Half of your battle is won if you can hire a professional and thoroughly dedicated team for your business. As a leader, your greatest assets are your human resources who are trained and adept at their job. Hiring is thus a major decision and putting the right person on the right job is a leader’s responsibility. But a leader’s role does not end at hiring the right resource. Nurturing the right talent, to obtain maximum results and at the same time also create conducive environment for the efficient running of the business is equally important. The leader has to play the prime role of motivating and inspiring the people around them so that the business succeeds and gets better with time.

Strategic Planning

So you have identified the potential customers, hired the best resource your money can buy, what next? The business needs to have an effective strategic plan. A strategic plan can look good on paper, but in reality when you start to implement it, things can start to get very tricky. This is because although you may have done lot of paper work before you launch your product or service, you will not know the result until your product undergoes the test of market exposure. The ground realities may often differ and sometimes the strategic planning has to be adapted in accordance with the changing market scenarios. Thus, having a sound strategic plan which is focused, as well as adaptable, is one of the primary premises for a business.

Operations

The day to day, and behind the scenes, operations are the ones that pull the business together and create value and profit. Just stop and speculate, what happens before a major product launch? For instance, the recent iPhone7 series launch by Apple was followed by the usual hoopla. The product, the marketing strategy, the traditional gimmicks followed by the buyer’s frenzy. All this has not been achieved in a day. The business has worked and operated under tight fisted deadlines to arrive at such a juncture.

Accounting and finance

If you do not understand how to maintain and keep accounts books and ledgers, then you need to hire a good resource that can do the required work efficiently. Accounting is important not only because good record keeping helps to keep everything under control but also because no business can survive or progress without effective management of its cash flow. Businesses need to manage their finances in order to create value and to enable them to survive and grow.

Marketing

Marketing strategies can make or break the fate of your service or product. Marketing is more than advertisements. It is the creation of a brand and helps you carve out a niche in what is usually an already saturated market full of identical products. The initial stages of marketing will include segmenting, targeting and positioning, the later stages would cater to product differentiation and product positioning. Many a good product does not get the recognition it deserves due to ineffective marketing strategies, and many products, although rather average, can actually benefit because of effective strategies.

Contingency Planning

Business organisations work in a dynamic and unpredictable environment. There are so many things that can go wrong at any stage and a prudent business will always plan for the rainy day well in advance. Starting from natural calamities to human disasters, businesses have to stay afloat in unpredictability and adapt as well. For this, every business always needs to think two steps ahead and take action as per the situation. So, it’s imperative to have a plan B!

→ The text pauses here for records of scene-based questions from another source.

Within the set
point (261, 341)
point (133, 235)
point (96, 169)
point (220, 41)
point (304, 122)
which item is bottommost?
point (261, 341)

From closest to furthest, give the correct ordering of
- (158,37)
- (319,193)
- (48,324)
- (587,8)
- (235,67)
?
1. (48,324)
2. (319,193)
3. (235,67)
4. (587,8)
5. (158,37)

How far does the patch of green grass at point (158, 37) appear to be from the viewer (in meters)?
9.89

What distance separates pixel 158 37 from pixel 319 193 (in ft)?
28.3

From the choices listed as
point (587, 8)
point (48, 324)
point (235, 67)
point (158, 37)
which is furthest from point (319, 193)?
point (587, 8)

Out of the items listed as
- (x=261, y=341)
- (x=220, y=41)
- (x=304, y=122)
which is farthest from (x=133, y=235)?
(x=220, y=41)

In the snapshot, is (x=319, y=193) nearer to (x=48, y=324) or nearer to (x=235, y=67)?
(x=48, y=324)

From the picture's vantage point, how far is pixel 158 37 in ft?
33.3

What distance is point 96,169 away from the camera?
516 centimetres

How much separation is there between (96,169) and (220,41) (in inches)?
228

Business organisations therefore work within these parameters – a suitable ownership structure coupled with the factors leading to success. These parameters have to be met continuously to ensure the smooth running and continuation of the business.

References

Bajec, M. & Krisper, M., 2005. A methodology and tool support for managing business rules in organisations. Information Systems, 30(6), pp.423-43.

Craig, T. & Campbell, D., 2012. Organisations and the Business Environment. Routledge.

Mcpherson, D., 2016. http://blog.edx.org. [Online] Available at: http://blog.edx.org/6-fundamentals-of-business-management [Accessed 6 October 2016].

Salaman, G., 2001. Understanding Business:Organisations. Psychology Press.